Image-based spatial reasoning data
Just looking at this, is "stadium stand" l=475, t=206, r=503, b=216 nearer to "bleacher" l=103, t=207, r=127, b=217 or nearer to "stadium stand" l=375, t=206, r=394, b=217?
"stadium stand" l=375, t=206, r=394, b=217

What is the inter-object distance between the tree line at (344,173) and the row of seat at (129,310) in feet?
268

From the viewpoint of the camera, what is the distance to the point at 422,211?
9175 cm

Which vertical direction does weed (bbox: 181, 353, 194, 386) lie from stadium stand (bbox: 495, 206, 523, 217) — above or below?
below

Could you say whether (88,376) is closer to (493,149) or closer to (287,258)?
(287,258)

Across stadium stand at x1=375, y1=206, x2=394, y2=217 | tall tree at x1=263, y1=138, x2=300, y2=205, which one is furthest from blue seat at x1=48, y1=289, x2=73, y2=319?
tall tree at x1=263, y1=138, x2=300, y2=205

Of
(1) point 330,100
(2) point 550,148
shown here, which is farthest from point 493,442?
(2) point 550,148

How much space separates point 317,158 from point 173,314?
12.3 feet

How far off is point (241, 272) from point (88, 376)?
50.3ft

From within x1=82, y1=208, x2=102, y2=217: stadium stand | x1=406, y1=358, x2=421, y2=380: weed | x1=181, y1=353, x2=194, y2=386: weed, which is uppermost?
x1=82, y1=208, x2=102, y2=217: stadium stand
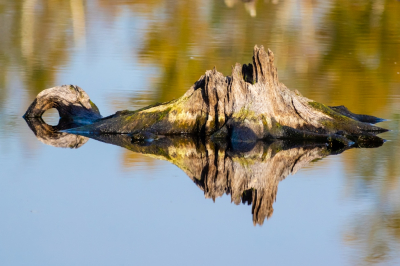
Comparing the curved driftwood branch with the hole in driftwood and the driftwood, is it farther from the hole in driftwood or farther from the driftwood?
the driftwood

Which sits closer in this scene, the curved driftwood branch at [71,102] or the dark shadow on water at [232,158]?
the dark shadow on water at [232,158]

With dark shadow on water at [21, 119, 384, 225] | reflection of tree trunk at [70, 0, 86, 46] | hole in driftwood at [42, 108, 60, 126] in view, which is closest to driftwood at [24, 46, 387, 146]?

| SHORT PROBLEM |
Copy out the records above in full, exactly as written, but not the pictures.

| THE RESPONSE |
Just looking at this, is "stadium stand" l=475, t=206, r=503, b=216 nearer to "bleacher" l=103, t=207, r=127, b=217 or nearer to "stadium stand" l=375, t=206, r=394, b=217?
"stadium stand" l=375, t=206, r=394, b=217

What is the inter-object distance between the tree line at (344,173) and the row of seat at (129,310) in feet?
268

From the viewpoint of the camera, what is the distance to the point at 422,211?
9175 cm

Which vertical direction does weed (bbox: 181, 353, 194, 386) lie from stadium stand (bbox: 495, 206, 523, 217) — above or below?
below

Could you say whether (88,376) is closer to (493,149) or closer to (287,258)?
(287,258)

Across stadium stand at x1=375, y1=206, x2=394, y2=217 | tall tree at x1=263, y1=138, x2=300, y2=205, which one is furthest from blue seat at x1=48, y1=289, x2=73, y2=319?
tall tree at x1=263, y1=138, x2=300, y2=205

Of
(1) point 330,100
(2) point 550,148
shown here, which is farthest from point 493,442?
(2) point 550,148

How much space separates point 317,158 from point 173,314?
12.3 feet

How far off is point (241, 272) from point (88, 376)?
50.3ft

From within x1=82, y1=208, x2=102, y2=217: stadium stand | x1=406, y1=358, x2=421, y2=380: weed | x1=181, y1=353, x2=194, y2=386: weed, which is uppermost?
x1=82, y1=208, x2=102, y2=217: stadium stand
Comparing the curved driftwood branch with the hole in driftwood and the driftwood, is it farther from the hole in driftwood or farther from the driftwood?
the driftwood

Which sits closer in this scene, the curved driftwood branch at [71,102] or the dark shadow on water at [232,158]?
the dark shadow on water at [232,158]

With dark shadow on water at [21, 119, 384, 225] | reflection of tree trunk at [70, 0, 86, 46] | hole in driftwood at [42, 108, 60, 126] in view, which is closest to driftwood at [24, 46, 387, 146]?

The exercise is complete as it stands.